Any of the regular mad science suppliers have it. United Nuclear sells 10g for $10.
The real question is where do you get tritium, so that you can do D-T fusion and have any chance of breaking even. That is significantly more difficult in the US.
Aww, but it was OK when Michio Kaku did it!
Well, that leaves me with my portal to the Hell dimension, crazed supercomputer bent on destroying the world, and the Cyberdemon I have chained up in my back yard. At least until they ban those as well. Tsk.
People are just freaked out at the name. Cyclotrons are really safe, I grew up around them.
Oh... they have similar problems in Dawson city, Yukon, Canada.

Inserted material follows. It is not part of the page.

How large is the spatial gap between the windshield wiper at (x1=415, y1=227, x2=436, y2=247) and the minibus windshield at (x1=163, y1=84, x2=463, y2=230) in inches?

People dig gold mines in their backyards in "residential neighborhood"; and the Canadian Mining Law is too soft to prevent this.
"Problems"?
"I kid you not. Thirty years ago it cost ten billion ecus and a machine thirty kilometres in diameter. Today a bunch of teenagers spend maybe a couple of thousand ecus, build a Rube Goldberg contraption three metres long, and achieve a hundred times the peak energy."
http://www.antipope.org/charlie/fiction/moderator.html
I know where there is one in Manhattan
I'm sure you've heard of this one:
http://www.dangerouslaboratories.org/radscout.html
Too laxy to find the original article, but the one you linked to is the cliff notes version; the original is close to 10 pages long. It also details things well enough you could probably process your own weapons grade uranium ore.
It's a 200-page book.
A few years back, Susanna Speier wrote a "string-theory comedy" in which New York subway workers try to build a particle accelerator in abandoned subway tunnels, called Calabi-Yau.
I've always wanted to see it.
In case you're wondering whatever became of nuclear boy scout David Hahn, well, um, see ... for ... yourself. Are the paranoid delusions a cause or an effect of being around so many heavy metal radionuclides?
Do you have any idea how expensive it is to build a secret underground lair in permafrost?!
Someday I'd like to build a radiofrequency quadrupole linear accelerator ("RFQ") in my garage, just because they have such an amazingly elegant design.